Uma nadadora australiana que ganhou ouro no revezamento misto das Olimpíadas da Juventude de Cingapura em 2010 expressou sua alegria ao vencer um menino, mostrando o espírito competitivo dos jovens atletas. Esse evento foi importante por incluir provas mistas, onde meninos e meninas competem juntos. O Comitê Olímpico Internacional (COI) anunciou que em Los Angeles-2028 haverá mais eventos mistos, como natação e judô, e pela primeira vez o número de vagas para mulheres (5.655) será maior que para homens (5.543), garantindo paridade em esportes coletivos.

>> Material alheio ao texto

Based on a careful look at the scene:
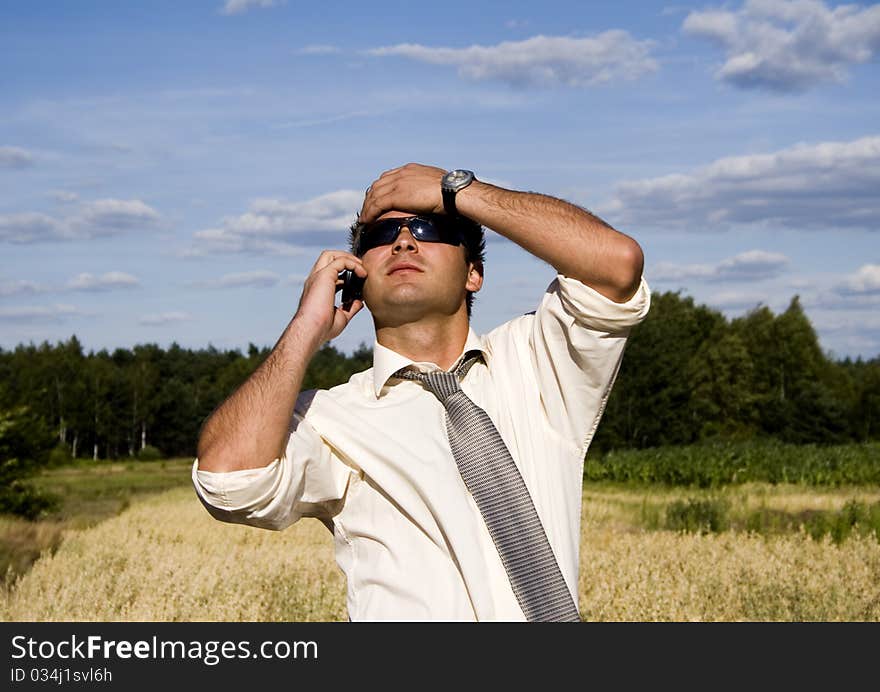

A nova presidente do COI, Kirsty Coventry, quer discutir a participação de atletas transgêneros, defendendo uma abordagem científica para o tema. Atualmente, as federações internacionais decidem sobre a elegibilidade de gênero, o que causa confusão. O COI também implementou regras para evitar a sexualização das atletas nas transmissões e discute apoios para competidoras grávidas e licença-maternidade, embora ainda haja muito a ser feito. É importante que mais mulheres ocupem cargos de liderança no esporte para promover mudanças.
A nadadora australiana que conquistou o ouro no revezamento misto das Olimpíadas da Juventude de Cingapura-2010 destacou a emoção de vencer um menino. A frase, dita com um sorriso, reflete o espírito competitivo dos jovens atletas. O evento, realizado em 2010, foi um marco na inclusão de provas mistas nas Olimpíadas, com meninos e meninas competindo juntos.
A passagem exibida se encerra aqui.